Without closely examining details that have not been released, such as how many slides the two engaged in, over the period of time they were spread, or the size of the bets, University of Nevada, Las Vegas gaming professor Anthony Lucas was reluctant to finger employees as complicit.
"I would tend to doubt it," he said, in part because many legitimate dice rolls come up short of the back wall, a key component of sliding.
Many sliding cases remain unknown because the casino quietly shows the players the exit, Lucas said.
A Wynn official declined to comment on the matter. But according to court papers, "Wynn Las Vegas justifiably relied on the defendants' conduct," as people who visited the property several times and took care to stay apart.
This time, Fernandez checked into the Wynn on June 3, and Dabul arrived at the adjoining Encore on June 12. They did not always play together, and Fernandez did not bet on his own slides, the lawsuit said.
When they won $145,000 on seven slides on the night of July 17, alarm bells went off within Wynn management and caused them to review the tapes, according to the lawsuit. They then called in the gaming board, which arrested the two the next day.
A legal roll is one in which the dice tumble so that their face up becomes random, said David Salas, the gaming board's deputy enforcement chief. Other gaming experts have listed three components to a valid roll: tossing the dice in the air, having them bounce and then rebound off the back wall.
If a boxman at a craps table sees a roll that doesn't conform, he can call a "no roll."
Lucas and other experts say the case for sliding is relatively simple. Two sixes, known by names such as boxcars or midnight, pay out at 30-to-1. But ensuring that just one die comes up a six greatly improves the chances of the 30-to-1 payout, even if the other die is tossed at random.
That spread keeps the odds in the player's favor even if several slides misfire.
Also, Lucas said, a successful slide eliminates any number below seven, so sliders will bet eight, nine or ten among other strategies.
"What scooting does is change the expected value of a bet from negative to positive," Lucas said.

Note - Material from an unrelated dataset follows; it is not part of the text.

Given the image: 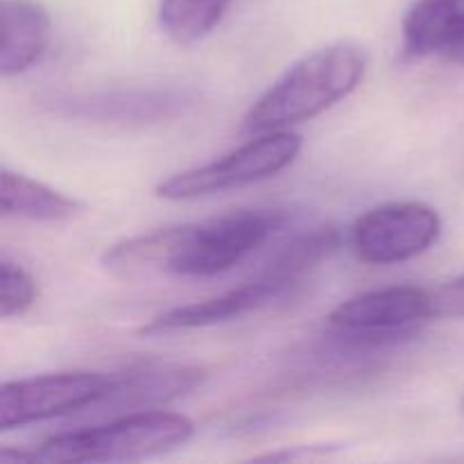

Still, Mendelson, a frequent visitor to Las Vegas for years, said he had seen a slide only once. The player had been on an extended losing streak when he pulled off only one slide that cut his losses slightly, so Mendelson assumed the boxman let it go.
Fernandez, of Buenos Aires, had visited the Wynn on at least 39 occasions over the years, according to hotel records, staying anywhere from two days to two months and often playing craps.
Dabul came once or twice a year for several weeks at a time, playing blackjack and baccarat in addition to craps.
According to what Wynn officials were able to piece together, the two built their winnings in steps over the early summer, working with other people. The court papers depict them as playing different tables, in different teams, with at least one trying to distract people working at the table during slides.
The starting point for any slide, said several gaming experts, is to stand next to the stick man who is positioned in the middle of a craps table. This gives the player the shortest possible distance to the table's back wall.
Then, the slider positions the dice in his hand so that at least one will remain face up on the desired number. Usually giving the dice a spin upon release helps desired face to remain up while going across the felt table top.
Finally, at least one of the dice should come just short of the back wall, close enough to keep the boxman from calling a "no roll" while far enough to avoid the rows of hard rubber spikes that form the inside lining of both ends of a table.
Because even basic competence at sliding, also called scooting, can take thousands of practice repetitions, often at home, not many people pull it off, said University of Nevada, Las Vegas gaming professor Anthony Lucas.
"You have to have a real passion for it," he said. "There are scooters, but you can't become one by just reading a book or watching a video."
Nevada Gaming Control Board deputy enforcement chief David Salas likened sliding to walking a tight rope. "You can do it after a lot of work, but a lot of people fall off," he said.